Mongke spent much of his illness pondering the future of his empire that had already seen its share of internal warring. He had kept up good feelings with Batu in the west, but it was not difficult to imagine the Mongol forces being split. Electors needed to be better defined, leading Mongke to create an addition to Genghis's Yassa defining whose influence was significant and rules in case of a split vote. Later in his career, Mongke would use this law as a basis for a stronger support system among the princes to create something of a parliament for internal rule while the Khan worked to further the ancestors' goal of world conquest.

Mongke died in 1287, seeing his empire grow by the decade. His brother Hulagu Khan had defeated a combined force of the Mamluks and Franks at Ain Jalut and conquered Egypt, opening the gateway to Africa. Kublai had moved into Southeast Asia and dominated the islands of Japan on his third invasion attempt. Further Mongols had marched into Central Europe, where they had turned back in 1248 at the death of Güyük Khan. The battles there had been bloody as the Mongols struggled to adapt to the wetter weather and denser populations, but the Horde had always excelled at adaptation. They soon traded their bows for Arabic midfa (small cannons), eventually creating the precursor to the musket. By Mongke's death, the Mongols were approaching the Pyrenees Mountains.

His brother Kublai was elected after Mongke's death for a short reign that ended in 1298 with the Khan's death after a long illness. He had vouched for his son Temur to become Khan, but the elective princes distrusted his gluttony and drunkenness and chose a distant relation, Gentu. Conquests continued, wrapping up the whole of the Eastern Hemisphere in a Mongol Empire that stretched from the Forest Kingdoms of Ghana to the Scottish Highlands to the ice-block villages of the Arctic to the islands of Oceania. Strict organization kept the empire in line with severe penalties such as death for allowing a traveler to starve. In exchange for obedience, the people were marginally free to worship and seek employment as they chose.
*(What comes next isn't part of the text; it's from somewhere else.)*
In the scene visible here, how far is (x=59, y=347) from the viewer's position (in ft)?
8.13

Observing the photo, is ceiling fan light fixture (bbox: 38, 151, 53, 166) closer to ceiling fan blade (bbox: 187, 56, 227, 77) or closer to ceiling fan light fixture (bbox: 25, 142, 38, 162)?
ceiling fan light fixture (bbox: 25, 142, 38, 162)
Upon the discovery of the Western Hemisphere in the seventeenth century by explorers crossing the Bering Sea, Mongols launched a new wave of conquests (aided by the spread of smallpox) that filled their coffers with gold. Much of the wealth went into art, which in turn furthered scientific development that revolutionized the empire with networks of first telegraph lines, then radio waves, then satellite links. While much the same, society came under its own revolutions in the Empire with election of princes and an end to slavery.

The Mongol's next invasion would be of nearby planets, setting foot on the Moon on the 800th anniversary of Genghis Khan's birth. Using it as a light gravity-field launching ground for missions to Mars and Jupiter, research and mining facilities spread out through the Solar System. With the Terrestrial Planet Finder probe, the Empire's next step of conquest is soon to be found among the stars.




In reality, Mongke Khan died of his illness on August 11, 1259. As with all deaths of a Khan, the Mongol princes returned to elect the next, causing Hulagu Khan to leave the Middle East with the majority of his army. On September 3, 1260, the Mongol army under the Turkish general Kitbuqa would suffer defeat in an ambush by the Mamluk Egyptians at Ain Jalut in Palestine. While the defeat was on the outskirts of the empire and not influential to the Mongols, it gave the West great hope in proving that the Horde could be defeated. After Kublai Khan's reign (won from his brother Ariq Boke in civil war), the empire would begin to splinter into its many conquered lands, which were forever changed by their Mongol overlords.